Puisque personne ne les regarde, Houellebecq se fait leur porte-voix: «Il s’approcha de la civière: un très vieil homme au visage émacié, les mains jointes sur sa poitrine, respirait faiblement, il avait l’air à peu près mort, mais Paul eu l’impression d’entendre un léger râle. Près de l’entrée principale, un infirmier ou un brancardier, il n’arrivait pas à les distinguer, étaient enfoncés dans un fauteuil, les yeux rivés sur l’écran de son téléphone portable.“Vous avez vu, il y a quelqu’un…”, dit-il en se sentant complètement idiot.» Ou encore: « Les malades qui criaient de leurs chambres, qu’on vienne s’occuper d’eux.» Ou enfin:  «Elle devait nettoyer tout ça, la merde et les draps souillés et c’était désagréable, mais le pire de tout c’était leur regard implorant quand elle arrivait dans la chambre, et leur manière de lui dire “Vous êtes bien gentille, mademoiselle.” Chez elle, en Afrique, des choses comme ça ne se seraient pas produites, si c’était ça le progrès, ça ne valait pas la peine.» Comment prétendre aider les gens à mourir dans la dignité quand il leur est impossible – sauf si la famille les retire du système – de vieillir dans la dignité, de souffrir dans la dignité?

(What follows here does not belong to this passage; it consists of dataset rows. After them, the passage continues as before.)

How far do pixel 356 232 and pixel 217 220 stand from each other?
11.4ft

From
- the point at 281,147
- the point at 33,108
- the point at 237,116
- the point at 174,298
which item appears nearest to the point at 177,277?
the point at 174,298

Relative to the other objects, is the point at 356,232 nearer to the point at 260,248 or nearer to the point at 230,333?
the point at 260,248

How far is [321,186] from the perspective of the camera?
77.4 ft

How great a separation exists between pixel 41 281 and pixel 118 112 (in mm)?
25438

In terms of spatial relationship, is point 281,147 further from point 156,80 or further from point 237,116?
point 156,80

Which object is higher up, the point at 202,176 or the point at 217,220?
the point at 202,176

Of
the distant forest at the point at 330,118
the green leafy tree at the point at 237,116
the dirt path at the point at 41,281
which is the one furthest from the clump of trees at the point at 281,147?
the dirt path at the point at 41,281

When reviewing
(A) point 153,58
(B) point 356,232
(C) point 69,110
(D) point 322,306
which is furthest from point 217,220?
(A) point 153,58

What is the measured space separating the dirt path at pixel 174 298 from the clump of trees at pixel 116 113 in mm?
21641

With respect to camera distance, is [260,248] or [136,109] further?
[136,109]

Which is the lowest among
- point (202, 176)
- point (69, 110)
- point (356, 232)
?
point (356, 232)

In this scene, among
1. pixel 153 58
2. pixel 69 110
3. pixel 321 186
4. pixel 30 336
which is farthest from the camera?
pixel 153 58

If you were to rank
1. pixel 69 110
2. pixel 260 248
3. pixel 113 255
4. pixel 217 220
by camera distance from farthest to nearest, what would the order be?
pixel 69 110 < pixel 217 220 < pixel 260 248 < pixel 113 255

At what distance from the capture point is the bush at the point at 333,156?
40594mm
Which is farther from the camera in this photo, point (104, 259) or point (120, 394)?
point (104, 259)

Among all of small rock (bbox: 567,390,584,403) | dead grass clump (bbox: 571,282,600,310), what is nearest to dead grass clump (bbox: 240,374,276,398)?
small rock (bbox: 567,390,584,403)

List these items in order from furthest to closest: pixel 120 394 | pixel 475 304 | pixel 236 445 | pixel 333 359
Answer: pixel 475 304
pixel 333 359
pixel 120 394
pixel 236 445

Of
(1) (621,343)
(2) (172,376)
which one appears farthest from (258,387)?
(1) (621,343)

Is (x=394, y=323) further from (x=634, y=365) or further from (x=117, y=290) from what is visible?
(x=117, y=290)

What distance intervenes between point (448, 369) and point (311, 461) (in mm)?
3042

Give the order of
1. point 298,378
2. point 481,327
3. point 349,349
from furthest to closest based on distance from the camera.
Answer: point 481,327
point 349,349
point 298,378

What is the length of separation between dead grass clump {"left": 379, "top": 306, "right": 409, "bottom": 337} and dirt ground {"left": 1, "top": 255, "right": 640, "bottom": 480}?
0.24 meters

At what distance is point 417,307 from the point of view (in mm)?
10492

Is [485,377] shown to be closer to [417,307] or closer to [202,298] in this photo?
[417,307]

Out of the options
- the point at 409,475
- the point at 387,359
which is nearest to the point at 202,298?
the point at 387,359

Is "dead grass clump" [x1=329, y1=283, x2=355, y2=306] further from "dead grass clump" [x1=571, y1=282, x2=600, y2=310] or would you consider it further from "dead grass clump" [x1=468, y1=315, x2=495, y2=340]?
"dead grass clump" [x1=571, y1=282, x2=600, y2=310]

La crise sanitaire n’est pas évoquée dans Anéantir, mais la description des Ehpad semble profondément inspirée par ce qui restera comme la tache indélébile du printemps 2020: vieillards emprisonnés, agonie sans regards, dépouilles sans funérailles… Le deuil en distanciel, triomphe houellebecquien de Créon sur Antigone.